Antimicrobial drug treatment was changed to doxycycline and gentamicin. However, low-grade fever and low back pain developed 2 days after administration of gentamicin. The back pain was attributed to muscle pain and was almost completely relieved by 2-day treatment with a nonsteroidal antiinflammatory drug. Whole-body gallium scan and spine magnetic resonance imaging suggested osteomyelitis and epidural abscess over the third and fourth lumbar spines. The patient was treated with doxycycline for 6 weeks. A liver function test 2 weeks after admission showed values within reference limits.

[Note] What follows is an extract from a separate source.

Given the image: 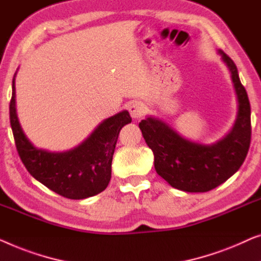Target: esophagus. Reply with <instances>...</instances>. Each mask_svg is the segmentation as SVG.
I'll list each match as a JSON object with an SVG mask.
<instances>
[{"instance_id": "esophagus-1", "label": "esophagus", "mask_w": 261, "mask_h": 261, "mask_svg": "<svg viewBox=\"0 0 261 261\" xmlns=\"http://www.w3.org/2000/svg\"><path fill=\"white\" fill-rule=\"evenodd\" d=\"M129 112L132 118L138 119L144 115V108L139 102H131L129 105Z\"/></svg>"}]
</instances>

Cases of human brucellosis and animal sources of Brucella spp. have been reported from Algeria and Morocco (7–10). The most common laboratory findings in patients with brucellosis are high C-reactive protein levels and anemia (3,4). This patient had high C-reactive protein levels but procalcitonin values within reference limits at admission. Hepatic involvement of brucellosis has been reported to range from 2% to 25% (3). The patient also had acute anicteric hepatitis, and serologic test results were negative for all hepatotropic viruses. The isolate from this patient exhibited high MICs for trimethoprim/sulfamethoxazole, a finding rarely reported (5,6). The low MIC value of tigecycline suggests the potential role of this agent for the treatment of brucellosis.

This report confirms brucellosis in Taiwan. Brucellosis could become an emerging problem in this country, particularly given the frequency of travel between Taiwan and areas where brucellosis is endemic.